Bluntly questioning f ront- r unner Donald Trump’s temperament, Obama said, “Whoever is standing where I’m standing right now has the nuclear codes with them, and can order 21-year-olds into a firefight.”
A restive electorate ultimately will decline to elect Trump, he predicted.
“The American people are pretty sensible,” Obama said. “And I think they’ll make a sensible choice in the end.”
Word to the runners
Although he referred specifically to Trump, Obama also took care to warn about all of the GOP candidates.
“Not a single one of them” are talking about some of the world’s biggest problems, he complained.
The words represented Obama’s most energetic criticism of the Republicans running to replace him. For months, he has mostly kept a studied distance from the fray and resisted invitations to engage in political analysis.
But GOP candidates are promising to dismantle Obama’s entire legacy if they win the Oval Office, and polls show Trump dramatically in the lead in South Carolina going into the state’s Saturday primary. Such numbers are infusing his campaign with more momentum on the heels of his decisive win in New Hampshire last week.
Asked about the president’s comments at a South Carolina forum, Trump responded with relative restraint, saying only that Obama had done a “lousy job as president” and that he would have defeated him in 2012 had he run.
“For him to say that is actually a great compliment,” Trump argued of Obama’s criticism.
As he launches his agenda for his final year in office, aides say, Obama has been increasingly concerned about protecting his legacy, including his health care reform and immigration policy as well as his attempts to orient U.S. foreign policy away from war and toward diplomacy.
His comments Tuesday also reflected the view of someone who’s long been critical of the hyperactive political environment — he at one point admonished not only politicians engaging in theater but reporters who cover the campaign as “entertainment” as well — and whose own outlook has also been tempered by the responsibilities of the office for seven years himself.

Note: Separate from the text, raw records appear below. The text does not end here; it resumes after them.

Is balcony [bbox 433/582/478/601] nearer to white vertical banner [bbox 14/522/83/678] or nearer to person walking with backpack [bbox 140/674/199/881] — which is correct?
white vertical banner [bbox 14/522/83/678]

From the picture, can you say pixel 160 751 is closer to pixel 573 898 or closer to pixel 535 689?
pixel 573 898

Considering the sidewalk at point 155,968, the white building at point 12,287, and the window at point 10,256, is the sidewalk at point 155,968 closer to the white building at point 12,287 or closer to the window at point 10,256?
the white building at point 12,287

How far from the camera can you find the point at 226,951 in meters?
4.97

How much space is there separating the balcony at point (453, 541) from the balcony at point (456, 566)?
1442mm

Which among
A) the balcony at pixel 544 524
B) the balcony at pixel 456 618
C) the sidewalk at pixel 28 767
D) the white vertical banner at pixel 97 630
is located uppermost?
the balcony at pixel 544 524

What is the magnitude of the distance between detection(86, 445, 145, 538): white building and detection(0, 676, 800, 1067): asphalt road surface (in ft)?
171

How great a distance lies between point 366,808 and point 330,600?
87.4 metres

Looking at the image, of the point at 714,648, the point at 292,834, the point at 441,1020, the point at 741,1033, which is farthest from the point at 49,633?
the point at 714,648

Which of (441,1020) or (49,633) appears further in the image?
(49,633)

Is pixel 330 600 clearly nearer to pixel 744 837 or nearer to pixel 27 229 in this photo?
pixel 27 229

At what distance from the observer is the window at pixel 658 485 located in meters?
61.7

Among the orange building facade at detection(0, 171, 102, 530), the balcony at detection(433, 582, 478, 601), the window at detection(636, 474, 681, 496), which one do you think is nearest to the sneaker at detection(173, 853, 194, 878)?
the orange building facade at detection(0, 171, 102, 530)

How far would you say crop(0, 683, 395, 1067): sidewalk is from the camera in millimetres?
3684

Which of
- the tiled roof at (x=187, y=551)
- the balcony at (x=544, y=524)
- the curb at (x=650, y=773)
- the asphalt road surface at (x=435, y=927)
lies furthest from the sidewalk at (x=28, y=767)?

After two days of meetings with 10 Southeast Asian leaders here at the presidential getaway estate of Sunnylands, Obama said he is also worried about what the campaign speeches and interviews are doing to American relations abroad.
‘A serious job’
Foreign observers are troubled by some of the rhetoric, he said.
In the past, Obama has singled out in particular Trump’s pledge to ban Muslims from entering the country and deporting anyone not living in the country legally.
In a conversation with reporters at the close of the Sunnylands summit, Obama said Trump isn’t the only one he’s worried about.
“This is not just Mr. Trump,” Obama said. “There’s not a single candidate in the Republican primary that thinks we should do anything about climate change. … The rest of the world looks at that and says, ‘ How can that be?’ ”
Voters are venting, he said, but that ultimately “reality has a way of intruding.”
“I have a lot of faith in the American people. And I think they recognize that being president is a serious job,” he said. “It’s not hosting a talk show, or a reality show. It’s not promotion. It’s not marketing. It’s hard. And a lot of people count on us getting it right.”